CINCINNATI - The E.W. Scripps Co. will say goodbye to newspapers and hello to radio in a merger and spinoff transaction with the parent company of the Milwaukee Journal Sentinel newspaper.
The deal calls for Milwaukee, Wisc. –based Journal Communications Inc. to merge its 13 television stations and 35 radio stations into Cincinnati-based Scripps. Both companies will spin off their newspapers assets into a new publicly-traded company, Journal Media Group.
The deal is subject to the approval of shareholders and regulators. It is expected to close in 2015.
The merger will make Scripps the nation’s fifth-largest independent TV group. It will remain in Cincinnati and be controlled by the Scripps family. The newly formed newspaper company would be based in Milwaukee, employ about 3,600 and generate annual revenue of more than $500 million.
The boards of both companies have approved the transaction. The Scripps family has agreed to relinquish its 130-year control of Scripps newspapers as part of the deal.
Scripps CEO Richard Boehne said the split should enable both companies to grow their respective media platforms through acquisitions and capital investments. Journal Media Group will emerge from the deal with no debt. Scripps will have less debt than its peers in the broadcasting industry.
“It’s a big opportunity for Scripps and Scripps shareholders,” Boehne said. “It makes us a much larger television company, a much larger digital company and we also get back into the radio business. We’ll be financially a much bigger and stronger company.”
The leader of Scripps’ newspaper division, Tim Stautberg, will be the CEO of newly formed newspaper company, while Journal Communications CEO Steve Smith will be its non-executive chairman.
Stautberg said the company will be a “focused local media business with a print tradition” that will have the ability to expand beyond its 13-city footprint following the merger.
“I think it’s Scripps' way of giving its newspapers the best opportunity to enter a new chapter of their life, free of debt, free of substantially all of the pension obligations,” said Stautberg.
Scripps is retaining pension liabilities of newspaper employees as part of the transaction.
On the broadcast side, Scripps will be a “coast-to-coast news organization” with 34 television stations in 24 cities that reach 18 percent of U.S. households, said Brian Lawlor, Scripps senior vice president of television.
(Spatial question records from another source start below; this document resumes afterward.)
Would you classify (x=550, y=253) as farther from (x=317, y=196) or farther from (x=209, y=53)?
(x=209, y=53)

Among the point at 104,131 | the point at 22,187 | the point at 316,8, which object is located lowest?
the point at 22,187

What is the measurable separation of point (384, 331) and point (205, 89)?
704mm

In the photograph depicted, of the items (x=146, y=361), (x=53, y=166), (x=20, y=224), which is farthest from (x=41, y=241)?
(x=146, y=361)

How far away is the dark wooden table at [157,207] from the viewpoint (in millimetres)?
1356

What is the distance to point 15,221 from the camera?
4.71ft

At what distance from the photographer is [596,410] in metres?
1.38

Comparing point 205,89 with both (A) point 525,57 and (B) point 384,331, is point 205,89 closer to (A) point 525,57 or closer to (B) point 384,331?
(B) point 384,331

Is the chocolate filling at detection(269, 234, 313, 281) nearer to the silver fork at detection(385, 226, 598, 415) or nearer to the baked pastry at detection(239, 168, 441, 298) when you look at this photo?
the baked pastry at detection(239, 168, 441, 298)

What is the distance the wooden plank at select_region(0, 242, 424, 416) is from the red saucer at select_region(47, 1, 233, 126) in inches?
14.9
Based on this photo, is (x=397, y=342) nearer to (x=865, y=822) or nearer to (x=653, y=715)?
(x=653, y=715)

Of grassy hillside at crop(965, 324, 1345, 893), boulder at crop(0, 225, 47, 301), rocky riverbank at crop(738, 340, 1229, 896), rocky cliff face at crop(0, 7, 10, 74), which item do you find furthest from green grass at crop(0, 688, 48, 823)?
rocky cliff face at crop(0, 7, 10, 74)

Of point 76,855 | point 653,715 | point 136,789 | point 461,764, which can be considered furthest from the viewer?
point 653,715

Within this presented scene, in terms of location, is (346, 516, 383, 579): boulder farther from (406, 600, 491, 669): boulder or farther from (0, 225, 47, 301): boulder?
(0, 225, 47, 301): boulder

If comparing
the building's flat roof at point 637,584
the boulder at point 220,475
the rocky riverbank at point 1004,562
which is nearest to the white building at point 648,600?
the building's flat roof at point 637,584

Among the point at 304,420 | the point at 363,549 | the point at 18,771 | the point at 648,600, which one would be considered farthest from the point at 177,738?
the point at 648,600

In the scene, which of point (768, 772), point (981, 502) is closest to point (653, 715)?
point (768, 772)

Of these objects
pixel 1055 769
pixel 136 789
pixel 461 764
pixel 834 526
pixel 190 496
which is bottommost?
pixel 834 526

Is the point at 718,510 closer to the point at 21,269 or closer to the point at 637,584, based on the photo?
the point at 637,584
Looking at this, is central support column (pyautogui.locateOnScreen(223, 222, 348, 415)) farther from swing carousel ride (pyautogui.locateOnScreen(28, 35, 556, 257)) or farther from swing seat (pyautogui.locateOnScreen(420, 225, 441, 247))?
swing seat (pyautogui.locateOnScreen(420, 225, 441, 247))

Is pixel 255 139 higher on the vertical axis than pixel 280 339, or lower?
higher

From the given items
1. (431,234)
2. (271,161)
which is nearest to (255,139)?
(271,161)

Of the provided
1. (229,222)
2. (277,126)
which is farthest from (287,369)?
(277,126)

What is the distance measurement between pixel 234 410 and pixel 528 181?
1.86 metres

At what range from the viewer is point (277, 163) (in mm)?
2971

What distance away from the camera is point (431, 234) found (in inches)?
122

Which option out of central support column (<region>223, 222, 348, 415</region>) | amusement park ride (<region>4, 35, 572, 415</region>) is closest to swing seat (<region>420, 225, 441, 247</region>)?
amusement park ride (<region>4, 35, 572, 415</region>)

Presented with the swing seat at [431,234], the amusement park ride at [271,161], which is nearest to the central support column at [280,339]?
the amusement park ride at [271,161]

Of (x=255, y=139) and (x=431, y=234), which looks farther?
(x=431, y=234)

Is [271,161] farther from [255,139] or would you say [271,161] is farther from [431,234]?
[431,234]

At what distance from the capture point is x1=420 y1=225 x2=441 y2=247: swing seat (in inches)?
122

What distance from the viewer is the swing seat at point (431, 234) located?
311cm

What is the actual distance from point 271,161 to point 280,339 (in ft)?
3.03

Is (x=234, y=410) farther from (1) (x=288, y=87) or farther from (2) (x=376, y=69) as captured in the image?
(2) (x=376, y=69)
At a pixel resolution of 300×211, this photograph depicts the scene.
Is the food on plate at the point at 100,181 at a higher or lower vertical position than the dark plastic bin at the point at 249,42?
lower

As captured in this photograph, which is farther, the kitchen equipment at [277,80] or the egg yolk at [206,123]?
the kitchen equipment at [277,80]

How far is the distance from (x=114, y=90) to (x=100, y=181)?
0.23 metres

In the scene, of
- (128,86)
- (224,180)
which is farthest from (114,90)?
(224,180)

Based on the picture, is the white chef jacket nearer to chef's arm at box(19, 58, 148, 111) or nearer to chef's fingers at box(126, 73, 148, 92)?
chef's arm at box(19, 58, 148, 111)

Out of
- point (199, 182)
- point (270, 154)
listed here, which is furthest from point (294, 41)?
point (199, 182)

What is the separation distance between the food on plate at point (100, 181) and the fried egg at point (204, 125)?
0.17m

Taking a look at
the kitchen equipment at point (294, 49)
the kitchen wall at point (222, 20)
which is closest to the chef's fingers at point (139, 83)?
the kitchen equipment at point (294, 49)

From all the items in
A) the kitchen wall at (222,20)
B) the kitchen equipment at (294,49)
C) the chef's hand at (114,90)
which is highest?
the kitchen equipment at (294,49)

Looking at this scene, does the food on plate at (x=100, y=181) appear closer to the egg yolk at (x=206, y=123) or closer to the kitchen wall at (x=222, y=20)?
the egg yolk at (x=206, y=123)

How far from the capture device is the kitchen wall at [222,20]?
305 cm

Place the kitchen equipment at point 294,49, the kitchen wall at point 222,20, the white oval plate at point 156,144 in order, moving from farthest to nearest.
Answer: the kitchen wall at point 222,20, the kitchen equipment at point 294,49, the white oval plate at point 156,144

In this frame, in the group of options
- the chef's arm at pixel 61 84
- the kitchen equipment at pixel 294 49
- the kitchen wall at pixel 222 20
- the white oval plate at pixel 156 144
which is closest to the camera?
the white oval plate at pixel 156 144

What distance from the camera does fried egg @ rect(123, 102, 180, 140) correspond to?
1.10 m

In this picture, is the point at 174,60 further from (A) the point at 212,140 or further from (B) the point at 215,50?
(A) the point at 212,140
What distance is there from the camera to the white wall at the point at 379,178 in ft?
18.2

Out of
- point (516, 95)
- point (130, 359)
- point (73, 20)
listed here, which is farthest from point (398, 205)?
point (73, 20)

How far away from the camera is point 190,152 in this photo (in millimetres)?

It will own 35 radio stations in eight cities, including five markets with TV and radio combos.
“It will allow us to really tell the stories of what’s impacting America on a national scale,” said Lawlor. “Many of our digital investments … we’ll be able to scale those across almost 20 percent of the country. That creates a great business opportunity.”
Boehne, a former business reporter for the Cincinnati Post, said the decision to exit newspapers was “enormously difficult” because of its deep history in the industry but he thinks it is a business that “deserves scale and needs size” in order to grow. Edward Scripps founded the company as Cleveland's Penny Press in 1878.
“We thought it was time to take the newspapers and put them into a dedicated company so they could grow and pursue their own strategy and take advantage of opportunities that they couldn’t do inside this company,” he said.
Scripps has about 270 employees at its corporate headquarters downtown. The companies expect to gain about $35 million in “combined transaction synergies,” but Boehne said it will take months to determine how the deal will impact the Cincinnati headquarters.
For Scripps shareholders the deal will bring a one-time dividend of $60 million, or roughly $1 per share. It will be a tax-free transaction that makes shareholders of both companies owners of the surviving entity. Scripps shareholders will own 59 percent of the newspaper company following the transaction and 69 percent of the post-merger broadcast company.
Scripps is the parent company of WCPO.